DATA SHOWN:

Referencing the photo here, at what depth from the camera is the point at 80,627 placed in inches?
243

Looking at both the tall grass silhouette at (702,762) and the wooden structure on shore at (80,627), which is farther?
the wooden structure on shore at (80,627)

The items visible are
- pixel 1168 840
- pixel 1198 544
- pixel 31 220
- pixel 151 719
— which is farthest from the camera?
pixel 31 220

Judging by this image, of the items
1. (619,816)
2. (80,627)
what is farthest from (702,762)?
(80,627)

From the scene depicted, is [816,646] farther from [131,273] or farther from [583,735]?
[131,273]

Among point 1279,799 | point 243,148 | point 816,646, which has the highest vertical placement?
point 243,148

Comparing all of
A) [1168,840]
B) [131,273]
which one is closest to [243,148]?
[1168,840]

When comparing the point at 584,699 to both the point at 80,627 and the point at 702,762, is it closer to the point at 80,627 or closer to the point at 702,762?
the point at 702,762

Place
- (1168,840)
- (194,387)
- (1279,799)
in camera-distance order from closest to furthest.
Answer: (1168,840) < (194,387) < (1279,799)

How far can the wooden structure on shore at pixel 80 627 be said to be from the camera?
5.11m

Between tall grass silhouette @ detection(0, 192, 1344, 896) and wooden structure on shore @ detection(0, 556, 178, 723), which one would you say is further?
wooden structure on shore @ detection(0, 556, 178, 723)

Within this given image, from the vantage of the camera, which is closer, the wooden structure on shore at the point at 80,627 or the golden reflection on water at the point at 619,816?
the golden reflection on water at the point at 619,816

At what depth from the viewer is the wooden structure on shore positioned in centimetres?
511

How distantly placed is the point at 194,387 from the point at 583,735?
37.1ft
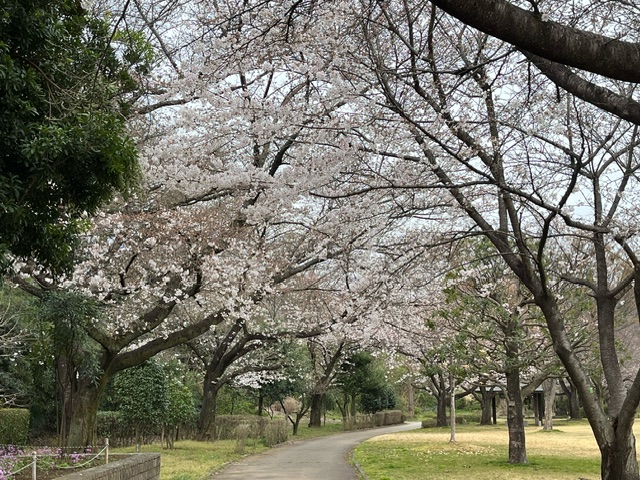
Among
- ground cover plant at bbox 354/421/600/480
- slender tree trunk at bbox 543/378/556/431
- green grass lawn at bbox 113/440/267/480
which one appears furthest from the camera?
slender tree trunk at bbox 543/378/556/431

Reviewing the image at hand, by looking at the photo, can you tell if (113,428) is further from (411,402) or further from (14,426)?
(411,402)

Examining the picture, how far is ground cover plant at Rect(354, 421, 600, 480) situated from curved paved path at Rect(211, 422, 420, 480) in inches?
21.5

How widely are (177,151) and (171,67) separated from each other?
66.6 inches

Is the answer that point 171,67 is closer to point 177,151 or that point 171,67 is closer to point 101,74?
point 177,151

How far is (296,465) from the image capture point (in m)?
15.4

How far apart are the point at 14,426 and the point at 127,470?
470 inches

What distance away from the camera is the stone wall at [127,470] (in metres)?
7.64

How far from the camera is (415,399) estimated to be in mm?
58375

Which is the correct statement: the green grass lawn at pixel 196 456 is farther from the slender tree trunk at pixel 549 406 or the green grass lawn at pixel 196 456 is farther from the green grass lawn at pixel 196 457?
the slender tree trunk at pixel 549 406

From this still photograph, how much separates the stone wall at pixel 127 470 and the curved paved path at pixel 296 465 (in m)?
2.66

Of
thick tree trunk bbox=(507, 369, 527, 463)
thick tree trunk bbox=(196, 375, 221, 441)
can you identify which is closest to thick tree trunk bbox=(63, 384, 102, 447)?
thick tree trunk bbox=(507, 369, 527, 463)

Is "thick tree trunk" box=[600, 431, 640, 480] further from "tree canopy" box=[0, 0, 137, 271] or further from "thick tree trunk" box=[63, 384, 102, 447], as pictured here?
"thick tree trunk" box=[63, 384, 102, 447]

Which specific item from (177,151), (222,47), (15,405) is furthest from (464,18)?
(15,405)

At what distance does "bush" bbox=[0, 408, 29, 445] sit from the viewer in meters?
18.3
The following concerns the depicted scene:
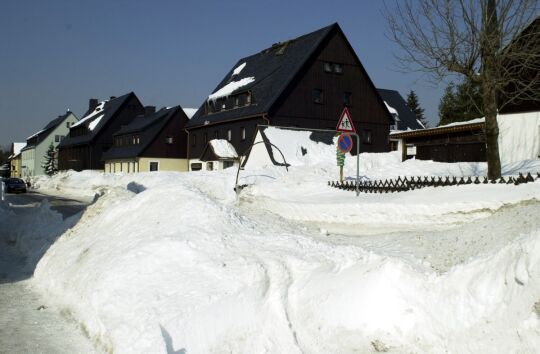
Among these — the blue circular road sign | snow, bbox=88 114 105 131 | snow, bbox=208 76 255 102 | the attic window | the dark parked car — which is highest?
the attic window

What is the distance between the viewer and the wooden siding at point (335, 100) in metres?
36.4

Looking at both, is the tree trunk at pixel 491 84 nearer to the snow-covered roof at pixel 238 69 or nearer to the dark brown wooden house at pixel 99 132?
the snow-covered roof at pixel 238 69

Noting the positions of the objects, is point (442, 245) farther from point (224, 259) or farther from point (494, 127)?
point (494, 127)

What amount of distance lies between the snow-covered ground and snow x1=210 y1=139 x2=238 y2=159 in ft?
92.6

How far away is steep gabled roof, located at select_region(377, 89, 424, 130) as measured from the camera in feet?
177

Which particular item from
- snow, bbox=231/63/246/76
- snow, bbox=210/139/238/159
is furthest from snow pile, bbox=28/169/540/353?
snow, bbox=231/63/246/76

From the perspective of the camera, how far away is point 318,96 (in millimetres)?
37750

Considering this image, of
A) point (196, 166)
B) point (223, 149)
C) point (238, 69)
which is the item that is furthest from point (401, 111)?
point (223, 149)

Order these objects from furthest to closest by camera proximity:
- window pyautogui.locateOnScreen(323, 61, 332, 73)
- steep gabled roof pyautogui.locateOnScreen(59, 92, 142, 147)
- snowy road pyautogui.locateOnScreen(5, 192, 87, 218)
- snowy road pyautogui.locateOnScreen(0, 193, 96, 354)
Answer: steep gabled roof pyautogui.locateOnScreen(59, 92, 142, 147), window pyautogui.locateOnScreen(323, 61, 332, 73), snowy road pyautogui.locateOnScreen(5, 192, 87, 218), snowy road pyautogui.locateOnScreen(0, 193, 96, 354)

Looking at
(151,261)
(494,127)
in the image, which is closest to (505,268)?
(151,261)

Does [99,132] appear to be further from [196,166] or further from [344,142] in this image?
[344,142]

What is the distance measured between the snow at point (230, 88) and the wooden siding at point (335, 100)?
511cm

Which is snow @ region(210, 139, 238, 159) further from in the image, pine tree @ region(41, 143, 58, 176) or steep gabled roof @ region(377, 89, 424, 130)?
pine tree @ region(41, 143, 58, 176)

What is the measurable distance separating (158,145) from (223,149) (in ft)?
46.3
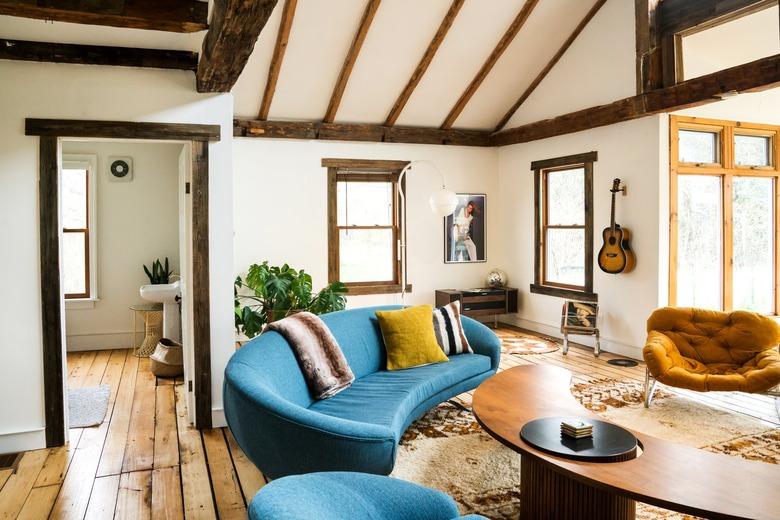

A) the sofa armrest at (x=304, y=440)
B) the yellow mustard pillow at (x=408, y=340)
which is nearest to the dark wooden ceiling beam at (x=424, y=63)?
the yellow mustard pillow at (x=408, y=340)

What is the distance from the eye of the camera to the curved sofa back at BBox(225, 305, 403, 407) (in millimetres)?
2893

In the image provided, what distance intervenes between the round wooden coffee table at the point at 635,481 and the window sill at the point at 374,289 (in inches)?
174

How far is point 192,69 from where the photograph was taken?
392cm

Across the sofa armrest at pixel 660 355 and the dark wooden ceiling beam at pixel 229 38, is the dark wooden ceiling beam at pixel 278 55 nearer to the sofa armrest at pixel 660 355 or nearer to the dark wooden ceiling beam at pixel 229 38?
the dark wooden ceiling beam at pixel 229 38

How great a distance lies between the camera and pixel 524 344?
22.2ft

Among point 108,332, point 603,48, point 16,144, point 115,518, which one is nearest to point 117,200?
point 108,332

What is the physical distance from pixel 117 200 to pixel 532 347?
5.05m

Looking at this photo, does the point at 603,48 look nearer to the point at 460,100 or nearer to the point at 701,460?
the point at 460,100

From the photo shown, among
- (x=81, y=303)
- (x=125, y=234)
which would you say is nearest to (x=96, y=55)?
(x=125, y=234)

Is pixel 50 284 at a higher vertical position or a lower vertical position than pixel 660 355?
higher

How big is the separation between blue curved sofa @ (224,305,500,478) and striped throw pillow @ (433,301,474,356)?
107 mm

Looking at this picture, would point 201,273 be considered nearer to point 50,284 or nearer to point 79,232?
point 50,284

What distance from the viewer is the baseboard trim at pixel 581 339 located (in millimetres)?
6122

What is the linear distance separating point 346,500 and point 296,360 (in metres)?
1.69
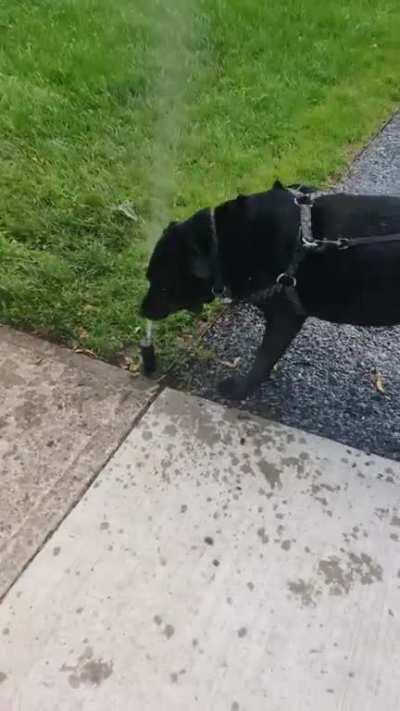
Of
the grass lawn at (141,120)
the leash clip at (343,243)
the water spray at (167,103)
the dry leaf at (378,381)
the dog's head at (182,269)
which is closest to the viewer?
the leash clip at (343,243)

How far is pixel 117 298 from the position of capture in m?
3.04

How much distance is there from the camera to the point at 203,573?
2.05 m

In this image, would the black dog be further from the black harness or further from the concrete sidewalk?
the concrete sidewalk

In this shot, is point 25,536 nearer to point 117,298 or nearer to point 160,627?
point 160,627

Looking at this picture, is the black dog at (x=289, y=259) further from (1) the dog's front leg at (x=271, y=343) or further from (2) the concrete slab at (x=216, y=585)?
(2) the concrete slab at (x=216, y=585)

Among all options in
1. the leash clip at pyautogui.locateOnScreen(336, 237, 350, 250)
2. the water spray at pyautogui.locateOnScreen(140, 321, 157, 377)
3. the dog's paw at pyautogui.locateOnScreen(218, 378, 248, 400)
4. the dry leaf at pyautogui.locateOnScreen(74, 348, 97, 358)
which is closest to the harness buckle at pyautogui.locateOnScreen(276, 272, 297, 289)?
the leash clip at pyautogui.locateOnScreen(336, 237, 350, 250)

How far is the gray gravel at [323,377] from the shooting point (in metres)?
2.58

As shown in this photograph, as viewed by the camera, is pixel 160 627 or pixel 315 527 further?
pixel 315 527

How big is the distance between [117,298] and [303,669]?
1678mm

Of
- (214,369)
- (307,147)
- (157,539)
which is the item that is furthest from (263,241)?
(307,147)

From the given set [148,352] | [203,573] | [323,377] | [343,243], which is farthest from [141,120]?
[203,573]

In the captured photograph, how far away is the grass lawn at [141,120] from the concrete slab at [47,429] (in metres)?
0.16

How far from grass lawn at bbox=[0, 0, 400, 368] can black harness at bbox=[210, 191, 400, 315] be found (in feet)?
1.69

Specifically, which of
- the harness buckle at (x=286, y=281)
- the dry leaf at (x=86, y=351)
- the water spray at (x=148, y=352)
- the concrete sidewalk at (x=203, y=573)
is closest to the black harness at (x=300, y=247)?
the harness buckle at (x=286, y=281)
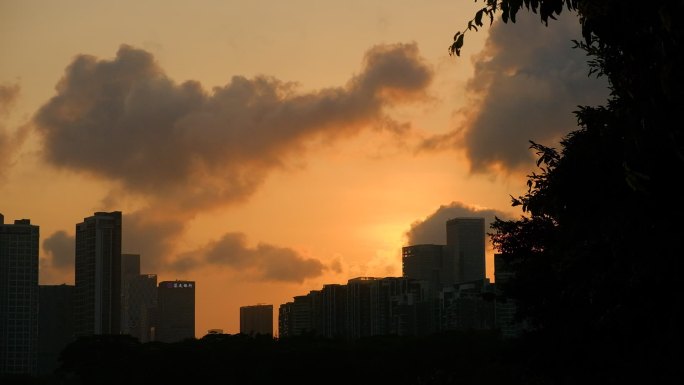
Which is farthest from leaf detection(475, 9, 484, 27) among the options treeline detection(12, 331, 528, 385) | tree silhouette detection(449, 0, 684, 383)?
treeline detection(12, 331, 528, 385)

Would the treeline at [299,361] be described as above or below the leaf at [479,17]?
below

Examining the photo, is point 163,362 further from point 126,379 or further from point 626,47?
point 626,47

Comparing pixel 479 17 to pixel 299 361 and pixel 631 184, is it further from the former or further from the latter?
pixel 299 361

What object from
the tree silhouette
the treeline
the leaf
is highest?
the leaf

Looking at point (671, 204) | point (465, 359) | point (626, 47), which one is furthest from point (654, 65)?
point (465, 359)

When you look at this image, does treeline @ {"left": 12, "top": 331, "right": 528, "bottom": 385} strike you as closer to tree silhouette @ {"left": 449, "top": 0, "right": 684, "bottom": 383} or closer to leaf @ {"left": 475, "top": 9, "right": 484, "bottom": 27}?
tree silhouette @ {"left": 449, "top": 0, "right": 684, "bottom": 383}

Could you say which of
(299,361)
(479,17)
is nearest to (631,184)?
(479,17)

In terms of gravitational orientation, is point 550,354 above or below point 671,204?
below

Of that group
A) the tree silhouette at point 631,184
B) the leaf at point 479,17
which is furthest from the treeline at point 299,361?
the leaf at point 479,17

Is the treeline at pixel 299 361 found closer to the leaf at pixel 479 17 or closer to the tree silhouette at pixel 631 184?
the tree silhouette at pixel 631 184

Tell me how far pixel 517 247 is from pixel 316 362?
308 feet

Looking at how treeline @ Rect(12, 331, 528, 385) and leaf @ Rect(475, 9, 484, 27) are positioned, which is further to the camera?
treeline @ Rect(12, 331, 528, 385)

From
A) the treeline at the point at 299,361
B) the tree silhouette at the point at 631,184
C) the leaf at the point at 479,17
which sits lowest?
the treeline at the point at 299,361

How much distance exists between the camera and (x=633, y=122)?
18906mm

REQUEST:
Write out exactly the final stretch of the records: the line containing "In terms of" and every line after it, through the last, and nothing else.

FULL OUTPUT:
In terms of gravitational orientation, is point 550,354 above or below point 671,204?
below

Of that group
A) the tree silhouette at point 631,184
B) the leaf at point 479,17
which is furthest from the treeline at point 299,361?
the leaf at point 479,17

Is the treeline at pixel 299 361 found closer to the leaf at pixel 479 17 or closer to the tree silhouette at pixel 631 184?
the tree silhouette at pixel 631 184

Tell me how far pixel 517 247 is from pixel 316 362?
308 feet

Looking at how treeline @ Rect(12, 331, 528, 385) and leaf @ Rect(475, 9, 484, 27) are positioned, which is further to the camera?
treeline @ Rect(12, 331, 528, 385)

From
A) the treeline at the point at 299,361
B) the tree silhouette at the point at 631,184
C) the leaf at the point at 479,17
which sits lowest?
the treeline at the point at 299,361

How much distance exists between the camera and (x=633, y=122)?
18906mm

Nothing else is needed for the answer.